Again, for the sake of argument, let’s assume there is a risk and that the Sept. 11 memorial’s security regime effectively lowers it. Then it’s worth it, right?
Maybe not even then. I suggested to Schneier that although the security measures wouldn’t stop a coordinated attack by al-Qaida, they might deter a lone actor. He agreed but noted that the security measures wouldn’t stop that lone unsophisticated actor — they’d only shift the location of his attack. In terms of lives lost, if not symbolism, an attack would be just as bad “in a million places,” said Schneier. In many — a crowded mall or train — it might be much worse.
But doesn’t the 9/11 site deserve special protection? That’s essentially the view of experts who supported enhanced security simply because the site is so iconic. Schneier calls that an emotional argument “which will cost lives, rather than save them, if the money could be better spent elsewhere.” Schneier’s approach doesn’t account for the emotional weight of the 9/11 site. And who knows — presumably there’s plenty of “smart” security, too, behind the scenes. But his point — that every dollar we spend on security theater is a dollar we don’t invest in smarter security — gets harder to ignore each time your memorial ticket is checked, scanned, or drawn on with the blue pen.
Why else might the Sept. 11 memorial’s security not be worthwhile? Because it makes the site less open and accessible. Bizarrely, the Web page that lists the memorial’s limited hours (10 a.m. until 6 or 8 p.m., depending on the season) also describes the memorial as a place “meant to be experienced at all times of the day.” I asked Barrett if he could think of any similarly restricted locations; he suggested hotels in Kabul and Islamabad.

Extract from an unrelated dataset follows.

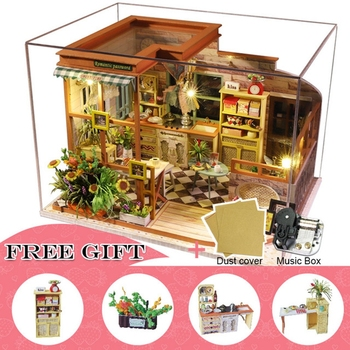 Doll House Furniture Diy Miniature Dust Cover 3D Wooden Miniaturas Dollhouse Toys for Children Birthday CHRISTMAS Gifts casa A04 doll house furniture diy miniature dust cover 3d wooden miniaturas dollhouse toys cat children birthday gifts kitten diary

In terms of balancing America’s most cherished values, no other American memorial marking a terrorist act has struck anything like the “balance” New York has. The Oklahoma City memorial, the Flight 93 memorial, even the Sept. 11 memorial at the Pentagon: None require advance names, photo ID or airport-style security, let alone all three. The outdoor Oklahoma City memorial — open 24/7 year-round — seems more concerned with helping visitors find nearby doggie daycare than burdening them with byzantine rules and regulations. Abroad, access to highly urban memorials in freedom-loving countries better acquainted with terrorism — Spain, the United Kingdom — is unfettered. Neither the memorial to the London July 7, 2005, attacks nor the Madrid station bombing memorial require preregistration, ID, or security checks.

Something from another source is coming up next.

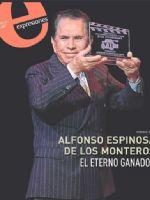 Expresiones Magazine [Ecuador] (20 November 2019)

The Sept. 11 memorial’s security is perfect in at least one inadvertent sense: There’s no better place to consider our national reaction to 9/11 than at the memorial, and its security regimen inspires us to do just that. Indeed, much of the memorial experience — the ID requirements, long lines, senselessly repetitive checks of home-printed documents, restrictions on personal belongings, agents snapping between diligence, boredom, and aggression — recalls nothing so much as post-9/11 air travel.